▼▼▼

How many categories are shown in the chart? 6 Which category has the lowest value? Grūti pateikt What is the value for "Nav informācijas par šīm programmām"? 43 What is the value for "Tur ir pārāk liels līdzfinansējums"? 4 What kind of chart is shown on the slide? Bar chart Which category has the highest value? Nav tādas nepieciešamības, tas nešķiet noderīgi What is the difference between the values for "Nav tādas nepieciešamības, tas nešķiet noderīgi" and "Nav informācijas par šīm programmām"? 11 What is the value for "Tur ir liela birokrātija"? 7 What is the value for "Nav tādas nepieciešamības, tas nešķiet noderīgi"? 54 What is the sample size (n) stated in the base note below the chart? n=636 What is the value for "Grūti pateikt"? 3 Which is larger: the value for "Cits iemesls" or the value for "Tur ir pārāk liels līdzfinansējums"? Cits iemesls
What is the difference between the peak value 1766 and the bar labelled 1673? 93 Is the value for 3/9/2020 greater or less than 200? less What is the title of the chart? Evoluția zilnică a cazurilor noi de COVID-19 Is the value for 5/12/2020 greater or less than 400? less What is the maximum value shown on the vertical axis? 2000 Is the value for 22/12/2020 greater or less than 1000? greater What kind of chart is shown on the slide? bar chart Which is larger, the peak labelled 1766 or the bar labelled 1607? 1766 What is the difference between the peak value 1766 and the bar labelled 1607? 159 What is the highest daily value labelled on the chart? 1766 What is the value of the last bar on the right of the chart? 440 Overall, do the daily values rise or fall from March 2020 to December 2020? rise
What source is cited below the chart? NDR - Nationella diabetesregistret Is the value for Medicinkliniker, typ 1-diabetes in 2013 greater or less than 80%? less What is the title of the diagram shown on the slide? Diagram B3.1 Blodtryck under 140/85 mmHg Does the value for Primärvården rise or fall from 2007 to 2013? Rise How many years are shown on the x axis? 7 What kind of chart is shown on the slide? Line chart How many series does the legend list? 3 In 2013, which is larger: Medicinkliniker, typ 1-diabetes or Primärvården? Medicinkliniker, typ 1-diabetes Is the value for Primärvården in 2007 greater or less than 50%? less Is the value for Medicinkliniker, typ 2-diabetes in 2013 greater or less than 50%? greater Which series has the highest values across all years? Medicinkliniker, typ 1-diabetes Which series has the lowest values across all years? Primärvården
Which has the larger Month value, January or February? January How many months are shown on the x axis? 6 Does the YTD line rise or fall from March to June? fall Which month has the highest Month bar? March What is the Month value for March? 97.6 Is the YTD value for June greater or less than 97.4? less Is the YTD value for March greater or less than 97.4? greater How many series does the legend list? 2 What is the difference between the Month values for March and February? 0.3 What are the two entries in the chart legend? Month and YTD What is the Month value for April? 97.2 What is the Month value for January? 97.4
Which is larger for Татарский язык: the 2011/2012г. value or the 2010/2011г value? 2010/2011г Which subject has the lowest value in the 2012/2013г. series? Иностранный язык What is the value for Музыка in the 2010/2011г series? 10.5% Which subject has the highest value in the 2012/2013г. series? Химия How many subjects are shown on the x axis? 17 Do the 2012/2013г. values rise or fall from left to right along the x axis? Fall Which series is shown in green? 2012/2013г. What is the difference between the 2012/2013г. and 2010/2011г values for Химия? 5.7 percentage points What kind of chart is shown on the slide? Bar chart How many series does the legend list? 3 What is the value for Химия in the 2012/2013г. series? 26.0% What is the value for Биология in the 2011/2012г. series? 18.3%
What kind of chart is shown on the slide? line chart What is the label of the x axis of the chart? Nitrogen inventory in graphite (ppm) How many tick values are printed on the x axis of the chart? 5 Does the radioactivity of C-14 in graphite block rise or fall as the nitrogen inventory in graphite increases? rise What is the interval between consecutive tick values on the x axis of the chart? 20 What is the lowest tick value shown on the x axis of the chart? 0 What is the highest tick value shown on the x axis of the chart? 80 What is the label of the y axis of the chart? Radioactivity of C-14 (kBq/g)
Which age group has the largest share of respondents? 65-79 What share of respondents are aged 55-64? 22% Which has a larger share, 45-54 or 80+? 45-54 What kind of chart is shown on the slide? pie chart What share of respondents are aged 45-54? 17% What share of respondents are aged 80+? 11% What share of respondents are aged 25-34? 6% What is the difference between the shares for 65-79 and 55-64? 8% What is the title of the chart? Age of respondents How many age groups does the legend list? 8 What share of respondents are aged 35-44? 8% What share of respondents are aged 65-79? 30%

▲▲▲

| Consigne |
Reproduisez à l'identique les lignes des données depuis la toute première jusqu'à celle qui contient « December 2020? rise », ces deux lignes incluses, et rien d'autre.

| Réponse ci-dessous |
How many categories are shown in the chart? 6 Which category has the lowest value? Grūti pateikt What is the value for "Nav informācijas par šīm programmām"? 43 What is the value for "Tur ir pārāk liels līdzfinansējums"? 4 What kind of chart is shown on the slide? Bar chart Which category has the highest value? Nav tādas nepieciešamības, tas nešķiet noderīgi What is the difference between the values for "Nav tādas nepieciešamības, tas nešķiet noderīgi" and "Nav informācijas par šīm programmām"? 11 What is the value for "Tur ir liela birokrātija"? 7 What is the value for "Nav tādas nepieciešamības, tas nešķiet noderīgi"? 54 What is the sample size (n) stated in the base note below the chart? n=636 What is the value for "Grūti pateikt"? 3 Which is larger: the value for "Cits iemesls" or the value for "Tur ir pārāk liels līdzfinansējums"? Cits iemesls
What is the difference between the peak value 1766 and the bar labelled 1673? 93 Is the value for 3/9/2020 greater or less than 200? less What is the title of the chart? Evoluția zilnică a cazurilor noi de COVID-19 Is the value for 5/12/2020 greater or less than 400? less What is the maximum value shown on the vertical axis? 2000 Is the value for 22/12/2020 greater or less than 1000? greater What kind of chart is shown on the slide? bar chart Which is larger, the peak labelled 1766 or the bar labelled 1607? 1766 What is the difference between the peak value 1766 and the bar labelled 1607? 159 What is the highest daily value labelled on the chart? 1766 What is the value of the last bar on the right of the chart? 440 Overall, do the daily values rise or fall from March 2020 to December 2020? rise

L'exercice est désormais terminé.